[BEGIN Document]
AmericanLongRifles Forums
General discussion => Gun Building => Topic started by: greybeard on February 09, 2011, 01:11:12 AM
-
I am wondering if any of the current builders of longrifles take into consideration measuring for a proper pitch when designing a gunstock. I persinally prefer a positive pitch of 3 to 4 inches measured 30 inches up the barrel. Reason I'm asking is that many moons ago I bought 2 Sharon Hawken kits from a shop that was going out of business. A .54 abd a .50.
I did the .54 first with the but plate as found. When finished up the pitch was -12". The only gun I have ever shot that left a purple & yellow bruise on the top of my shoulder. When I put the .50 together I bent the $#@* out of the butplate so that when finished up it had a positive pitch of + 4" . I could shoot that gun all day with 81 grains and never feel uncomfortable.
I know that if the pitch on your favorite 12 bore birding gun is not right it can really punnish $#*! out of the shooter.
So do todays builders take pitch into consideration when designing a stock?? Bob
-
yes, I consider pitch.
-
I would like to see a good dicussion of pitch here. Particularly as it relates to fit, But also in terms of period and school. I've noticed some builders of early guns ( christian Springs, Earlt VA and perhaps Woodburry style) use a pitch that seems incorect to my eye.
-
This might sound like a stupid question but could someone define pitch?
[END Document]
[BEGIN Supplied material]
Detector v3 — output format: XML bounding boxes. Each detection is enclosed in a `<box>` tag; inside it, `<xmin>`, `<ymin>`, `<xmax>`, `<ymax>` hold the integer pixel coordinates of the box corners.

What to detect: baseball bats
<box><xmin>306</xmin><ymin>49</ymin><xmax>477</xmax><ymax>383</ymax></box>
[END Supplied material]
• _What you need to do_
a. Answer these from the forum thread on gunstock pitch:
(i) What positive pitch does the person who started the topic prefer, and how far up the barrel is it measured?
(ii) What was the pitch of the finished .54 rifle?
(iii) How many grains could the .50 be shot with all day without discomfort?
b. Carry on the forum thread on gunstock pitch from its last post.
The listing has nothing to do with the forum thread on gunstock pitch.

• _Final answers_
a.
(i) A positive pitch of 3 to 4 inches, measured 30 inches up the barrel.
(ii) -12".
(iii) 81 grains.

b.
-
Google "Gunstock Pitch" It will explain it to you better than I can.. I know it in my head but for me it's hard to explain in words. Bob. Thanks for responding
-
I am wondering if any of the current builders of longrifles take into consideration measuring for a proper pitch when designing a gunstock. I persinally prefer a positive pitch of 3 to 4 inches measured 30 inches up the barrel. Reason I'm asking is that many moons ago I bought 2 Sharon Hawken kits from a shop that was going out of business. A .54 abd a .50.
I did the .54 first with the but plate as found. When finished up the pitch was -12". The only gun I have ever shot that left a purple & yellow bruise on the top of my shoulder. When I put the .50 together I bent the $#@* out of the butplate so that when finished up it had a positive pitch of + 4" . I could shoot that gun all day with 81 grains and never feel uncomfortable.
I know that if the pitch on your favorite 12 bore birding gun is not right it can really punnish $#*! out of the shooter.
So do todays builders take pitch into consideration when designing a stock?? Bob
I do.
But I have a rifle with too much pitch. A result of a buttplate that cannot be bent >:(
What I get for not building to an original stock design. But then the original rifle I was using as a base has too much down pitch too.
In making BPCR Silhouette rifles I used zero pitch and would prefer it in ML rifles as well but its less important in rifles with deep crescent buttplates since neither point is supposed to contact the body in this case and the buttplates are intended to be shot off the arm rather than the shoulder.
Dan
-
@!*%, I thought I was the only one who had trouble with those Sharon Hawkins. I have one in .58 and I would rather visit the dentist than shoot that sucker off the bench. The buttplate was a challenge for me at my level of experience when I built that rifle and I would say the pitch is not what was intended. The extension angles a slight bit down and makes the combline just a tiny bit swaybacked. It still bites you hard though.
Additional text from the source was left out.